初見。例によって予備知識なく観たのだが、ストーリーがよくわからない。田口トモロヲ演じる主人公らしき男がどういうわけか機械化していく話なのかと思うが、塚本晋也監督自ら演じる男の存在がよく分からなかった。田口トモロヲと塚本晋也が同じ男なんじゃないかと途中まで思っていたくらい。突然襲って来る眼鏡の女も意味不明だし、田口トモロヲの恋人らしき女(藤原京)もよくわからない。状況を説明するセリフが皆無で何が何やらサッパリ。ラストくらいか、突然説明的セリフになるのは。
観終わった後で、Wikipediaを検索して「なるほど、こういう話だったのか」とぼんやりと知ることができたが、でもそれで納得できたわけではない。

だけど、別にいいのかもしれない。ストーリーなんかわからなくても、登場人物のディティールが分からなくても。映像さえ凄ければ。
映像だけ観ていれば、確かに唯一無二の作品という気がする。

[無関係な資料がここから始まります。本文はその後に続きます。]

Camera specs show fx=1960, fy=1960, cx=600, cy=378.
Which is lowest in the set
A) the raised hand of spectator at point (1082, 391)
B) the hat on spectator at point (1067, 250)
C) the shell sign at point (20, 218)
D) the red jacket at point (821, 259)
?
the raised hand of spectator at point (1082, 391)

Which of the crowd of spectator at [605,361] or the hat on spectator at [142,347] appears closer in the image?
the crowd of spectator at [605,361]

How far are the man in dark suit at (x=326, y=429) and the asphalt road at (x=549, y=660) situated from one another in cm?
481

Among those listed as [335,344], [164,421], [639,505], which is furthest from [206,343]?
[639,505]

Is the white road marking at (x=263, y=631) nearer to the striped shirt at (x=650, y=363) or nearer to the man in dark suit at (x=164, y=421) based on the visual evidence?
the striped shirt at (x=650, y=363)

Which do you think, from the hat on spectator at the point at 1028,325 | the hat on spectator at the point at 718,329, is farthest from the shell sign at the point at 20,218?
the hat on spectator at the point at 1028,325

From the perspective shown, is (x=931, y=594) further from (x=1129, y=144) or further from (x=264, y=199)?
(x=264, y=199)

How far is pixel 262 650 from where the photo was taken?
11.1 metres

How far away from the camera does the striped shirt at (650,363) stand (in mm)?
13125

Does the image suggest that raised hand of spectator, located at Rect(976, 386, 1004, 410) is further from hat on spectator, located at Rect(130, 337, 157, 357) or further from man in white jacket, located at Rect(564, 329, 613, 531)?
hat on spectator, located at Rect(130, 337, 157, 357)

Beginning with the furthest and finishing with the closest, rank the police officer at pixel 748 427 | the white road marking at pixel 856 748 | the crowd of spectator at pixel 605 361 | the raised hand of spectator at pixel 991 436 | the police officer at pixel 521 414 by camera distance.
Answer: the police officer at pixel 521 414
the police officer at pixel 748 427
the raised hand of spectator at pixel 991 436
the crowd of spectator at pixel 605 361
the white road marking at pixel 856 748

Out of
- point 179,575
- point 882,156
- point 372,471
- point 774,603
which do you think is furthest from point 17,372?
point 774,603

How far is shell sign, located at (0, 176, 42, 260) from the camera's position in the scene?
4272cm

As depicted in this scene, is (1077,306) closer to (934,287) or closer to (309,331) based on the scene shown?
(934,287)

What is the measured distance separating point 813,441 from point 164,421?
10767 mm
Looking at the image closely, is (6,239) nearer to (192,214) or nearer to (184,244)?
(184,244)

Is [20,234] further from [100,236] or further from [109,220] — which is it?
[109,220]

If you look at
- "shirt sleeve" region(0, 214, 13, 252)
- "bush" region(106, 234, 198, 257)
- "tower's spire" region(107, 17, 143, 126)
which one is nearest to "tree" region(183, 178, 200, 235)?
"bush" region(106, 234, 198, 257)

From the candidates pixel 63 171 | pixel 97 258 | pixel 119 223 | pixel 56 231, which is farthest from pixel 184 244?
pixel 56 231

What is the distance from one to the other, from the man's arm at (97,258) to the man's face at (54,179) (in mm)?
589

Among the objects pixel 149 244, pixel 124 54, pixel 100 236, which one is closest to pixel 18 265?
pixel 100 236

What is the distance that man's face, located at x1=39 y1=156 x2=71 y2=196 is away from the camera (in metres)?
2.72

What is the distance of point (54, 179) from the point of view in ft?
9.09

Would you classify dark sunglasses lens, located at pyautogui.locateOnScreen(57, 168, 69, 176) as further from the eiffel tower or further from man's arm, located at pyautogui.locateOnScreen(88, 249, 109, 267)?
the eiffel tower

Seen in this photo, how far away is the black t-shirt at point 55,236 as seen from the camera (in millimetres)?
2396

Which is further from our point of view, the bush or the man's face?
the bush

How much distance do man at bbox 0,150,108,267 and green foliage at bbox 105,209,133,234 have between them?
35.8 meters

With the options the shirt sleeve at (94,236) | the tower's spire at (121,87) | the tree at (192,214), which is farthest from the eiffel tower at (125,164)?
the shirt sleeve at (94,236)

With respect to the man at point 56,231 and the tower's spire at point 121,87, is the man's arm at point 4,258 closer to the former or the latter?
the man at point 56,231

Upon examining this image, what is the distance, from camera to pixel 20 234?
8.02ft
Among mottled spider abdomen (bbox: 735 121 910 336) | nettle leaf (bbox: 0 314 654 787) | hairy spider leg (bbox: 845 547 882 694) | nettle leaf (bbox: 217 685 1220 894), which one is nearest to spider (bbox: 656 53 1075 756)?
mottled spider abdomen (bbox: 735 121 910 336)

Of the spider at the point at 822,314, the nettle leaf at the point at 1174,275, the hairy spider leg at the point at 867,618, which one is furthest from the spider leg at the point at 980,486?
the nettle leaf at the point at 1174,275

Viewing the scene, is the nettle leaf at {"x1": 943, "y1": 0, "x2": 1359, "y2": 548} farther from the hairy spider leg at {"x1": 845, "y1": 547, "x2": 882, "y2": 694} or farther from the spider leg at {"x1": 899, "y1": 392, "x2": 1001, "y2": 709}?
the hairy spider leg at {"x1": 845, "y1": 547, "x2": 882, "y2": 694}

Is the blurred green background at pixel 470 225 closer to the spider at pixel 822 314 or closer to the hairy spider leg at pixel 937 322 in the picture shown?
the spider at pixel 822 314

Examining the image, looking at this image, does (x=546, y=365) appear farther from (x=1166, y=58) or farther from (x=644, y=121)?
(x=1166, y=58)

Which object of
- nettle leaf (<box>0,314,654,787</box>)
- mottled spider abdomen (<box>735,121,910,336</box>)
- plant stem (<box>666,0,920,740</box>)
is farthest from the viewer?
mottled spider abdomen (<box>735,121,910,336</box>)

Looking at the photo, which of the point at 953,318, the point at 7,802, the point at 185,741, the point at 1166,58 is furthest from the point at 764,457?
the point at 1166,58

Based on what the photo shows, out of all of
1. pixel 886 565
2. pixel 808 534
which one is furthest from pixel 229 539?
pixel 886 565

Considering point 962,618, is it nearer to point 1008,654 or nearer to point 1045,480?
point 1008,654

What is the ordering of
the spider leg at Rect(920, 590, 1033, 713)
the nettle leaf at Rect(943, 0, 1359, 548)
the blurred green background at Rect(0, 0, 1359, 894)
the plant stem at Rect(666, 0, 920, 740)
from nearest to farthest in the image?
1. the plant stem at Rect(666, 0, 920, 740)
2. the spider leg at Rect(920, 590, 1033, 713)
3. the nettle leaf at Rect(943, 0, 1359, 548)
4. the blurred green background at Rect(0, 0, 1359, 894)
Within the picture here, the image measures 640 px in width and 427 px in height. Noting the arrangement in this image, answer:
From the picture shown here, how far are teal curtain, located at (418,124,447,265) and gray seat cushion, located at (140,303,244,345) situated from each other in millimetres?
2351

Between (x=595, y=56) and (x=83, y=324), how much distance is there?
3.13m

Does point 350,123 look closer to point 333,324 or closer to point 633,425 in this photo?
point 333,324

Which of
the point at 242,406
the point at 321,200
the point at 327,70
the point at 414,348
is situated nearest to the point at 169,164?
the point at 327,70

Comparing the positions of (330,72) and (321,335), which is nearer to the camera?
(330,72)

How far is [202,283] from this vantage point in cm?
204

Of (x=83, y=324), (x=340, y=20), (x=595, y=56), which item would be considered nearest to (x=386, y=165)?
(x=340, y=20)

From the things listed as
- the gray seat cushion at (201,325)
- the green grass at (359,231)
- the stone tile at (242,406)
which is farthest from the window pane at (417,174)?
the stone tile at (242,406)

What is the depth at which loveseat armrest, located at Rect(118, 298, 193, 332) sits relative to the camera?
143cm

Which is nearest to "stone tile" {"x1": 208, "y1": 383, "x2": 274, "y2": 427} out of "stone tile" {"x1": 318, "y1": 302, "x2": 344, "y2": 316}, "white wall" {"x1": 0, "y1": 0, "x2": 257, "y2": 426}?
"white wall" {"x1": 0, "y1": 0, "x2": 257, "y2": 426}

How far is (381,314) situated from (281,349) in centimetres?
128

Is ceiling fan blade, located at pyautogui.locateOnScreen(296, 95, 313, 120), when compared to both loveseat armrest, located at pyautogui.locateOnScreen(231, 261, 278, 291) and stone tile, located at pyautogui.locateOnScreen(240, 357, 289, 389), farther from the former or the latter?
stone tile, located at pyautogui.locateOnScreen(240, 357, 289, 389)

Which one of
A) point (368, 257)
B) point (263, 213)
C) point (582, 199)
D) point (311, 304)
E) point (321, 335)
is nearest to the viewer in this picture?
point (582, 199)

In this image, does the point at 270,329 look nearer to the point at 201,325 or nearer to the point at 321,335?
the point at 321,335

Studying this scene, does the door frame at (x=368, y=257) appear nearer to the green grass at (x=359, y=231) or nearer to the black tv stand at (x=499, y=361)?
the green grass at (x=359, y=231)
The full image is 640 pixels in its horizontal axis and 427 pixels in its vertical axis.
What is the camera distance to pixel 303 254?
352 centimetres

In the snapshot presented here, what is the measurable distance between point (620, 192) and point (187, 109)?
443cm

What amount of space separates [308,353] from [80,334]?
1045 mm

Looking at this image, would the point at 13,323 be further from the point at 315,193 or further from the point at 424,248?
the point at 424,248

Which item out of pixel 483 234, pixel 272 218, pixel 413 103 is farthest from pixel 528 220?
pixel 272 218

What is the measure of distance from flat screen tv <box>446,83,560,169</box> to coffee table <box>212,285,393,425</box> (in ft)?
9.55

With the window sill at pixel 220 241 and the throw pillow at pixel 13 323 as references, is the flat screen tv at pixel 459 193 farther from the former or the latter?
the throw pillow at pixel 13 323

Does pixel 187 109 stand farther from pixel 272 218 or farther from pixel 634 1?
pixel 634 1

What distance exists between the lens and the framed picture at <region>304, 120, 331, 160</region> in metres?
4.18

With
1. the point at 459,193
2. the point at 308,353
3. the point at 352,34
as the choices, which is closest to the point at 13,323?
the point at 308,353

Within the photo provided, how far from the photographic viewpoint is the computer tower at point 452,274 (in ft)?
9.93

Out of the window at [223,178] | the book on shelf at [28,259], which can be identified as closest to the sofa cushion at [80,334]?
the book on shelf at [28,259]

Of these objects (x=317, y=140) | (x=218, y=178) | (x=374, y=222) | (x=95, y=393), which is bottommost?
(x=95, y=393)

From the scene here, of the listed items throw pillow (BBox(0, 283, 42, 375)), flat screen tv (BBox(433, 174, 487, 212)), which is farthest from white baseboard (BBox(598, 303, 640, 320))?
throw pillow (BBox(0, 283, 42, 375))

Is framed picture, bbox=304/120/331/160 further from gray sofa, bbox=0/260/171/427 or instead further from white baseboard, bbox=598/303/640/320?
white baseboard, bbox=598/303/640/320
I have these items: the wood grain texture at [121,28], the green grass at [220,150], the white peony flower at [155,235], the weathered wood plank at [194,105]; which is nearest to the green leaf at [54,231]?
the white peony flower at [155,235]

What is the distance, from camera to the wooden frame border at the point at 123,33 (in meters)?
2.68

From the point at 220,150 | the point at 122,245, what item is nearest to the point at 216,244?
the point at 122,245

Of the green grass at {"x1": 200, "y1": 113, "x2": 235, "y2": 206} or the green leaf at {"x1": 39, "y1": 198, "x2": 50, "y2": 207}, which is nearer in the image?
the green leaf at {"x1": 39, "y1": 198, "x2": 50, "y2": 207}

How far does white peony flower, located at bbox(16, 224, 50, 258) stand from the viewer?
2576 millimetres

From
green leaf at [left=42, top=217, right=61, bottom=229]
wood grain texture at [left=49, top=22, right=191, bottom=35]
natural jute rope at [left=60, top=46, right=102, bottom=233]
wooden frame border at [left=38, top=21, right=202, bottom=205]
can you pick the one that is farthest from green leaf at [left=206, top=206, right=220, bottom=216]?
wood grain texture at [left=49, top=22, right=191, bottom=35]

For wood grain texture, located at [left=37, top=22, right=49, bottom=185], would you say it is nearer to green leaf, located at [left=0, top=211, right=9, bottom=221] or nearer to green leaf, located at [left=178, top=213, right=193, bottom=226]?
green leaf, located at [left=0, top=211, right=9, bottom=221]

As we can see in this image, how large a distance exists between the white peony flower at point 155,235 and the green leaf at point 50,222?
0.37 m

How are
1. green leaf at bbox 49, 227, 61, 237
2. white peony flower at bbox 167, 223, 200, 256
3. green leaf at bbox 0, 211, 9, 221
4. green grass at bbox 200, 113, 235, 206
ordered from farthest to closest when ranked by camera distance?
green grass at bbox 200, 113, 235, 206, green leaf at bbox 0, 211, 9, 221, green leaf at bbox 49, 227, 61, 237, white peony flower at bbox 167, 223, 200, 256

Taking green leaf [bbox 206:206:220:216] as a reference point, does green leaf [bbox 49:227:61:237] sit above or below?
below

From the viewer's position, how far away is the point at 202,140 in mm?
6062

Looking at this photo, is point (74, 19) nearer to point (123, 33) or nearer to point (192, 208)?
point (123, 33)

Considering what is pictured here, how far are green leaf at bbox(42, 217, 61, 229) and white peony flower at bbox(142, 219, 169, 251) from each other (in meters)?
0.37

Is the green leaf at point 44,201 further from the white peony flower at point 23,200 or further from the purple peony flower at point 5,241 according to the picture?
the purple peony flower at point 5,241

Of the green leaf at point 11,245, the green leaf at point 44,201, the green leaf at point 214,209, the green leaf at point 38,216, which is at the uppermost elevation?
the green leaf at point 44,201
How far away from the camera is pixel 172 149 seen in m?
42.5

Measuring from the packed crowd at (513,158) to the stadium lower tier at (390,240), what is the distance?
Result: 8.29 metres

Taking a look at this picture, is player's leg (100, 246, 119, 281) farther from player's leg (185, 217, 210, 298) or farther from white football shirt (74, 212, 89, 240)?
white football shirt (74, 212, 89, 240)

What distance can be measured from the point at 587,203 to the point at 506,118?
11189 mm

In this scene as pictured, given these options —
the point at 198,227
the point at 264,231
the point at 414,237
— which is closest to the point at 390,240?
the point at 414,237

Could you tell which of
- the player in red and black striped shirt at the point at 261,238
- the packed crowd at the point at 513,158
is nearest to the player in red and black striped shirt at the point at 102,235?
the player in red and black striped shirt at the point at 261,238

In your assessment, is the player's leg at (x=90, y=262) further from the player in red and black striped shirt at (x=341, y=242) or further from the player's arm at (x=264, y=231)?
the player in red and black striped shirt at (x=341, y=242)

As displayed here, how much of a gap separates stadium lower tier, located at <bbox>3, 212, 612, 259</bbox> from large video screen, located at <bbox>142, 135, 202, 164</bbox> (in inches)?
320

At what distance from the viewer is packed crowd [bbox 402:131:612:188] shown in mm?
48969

画面をとにかくオブジェで埋め尽くそうとする執着心には感心する。
オハナシはまあ要するに普通の人間が何やら機械と同化した怪人に変貌していくという特撮ものみたいではあるけれど、映像は前衛映画のようだ。そのミスマッチ感が甚だしい。アクションあり、エロあり、ギャグあり、ホラー要素ありの満漢全席みたいな感じ。
男がバックから女の触手で犯されるとか、反対に男のペニスが金属のドリルになって回転して女の体を貫くとか悪趣味もいっぱい。のちのジャパニーズホラーにつながるような描写もあり。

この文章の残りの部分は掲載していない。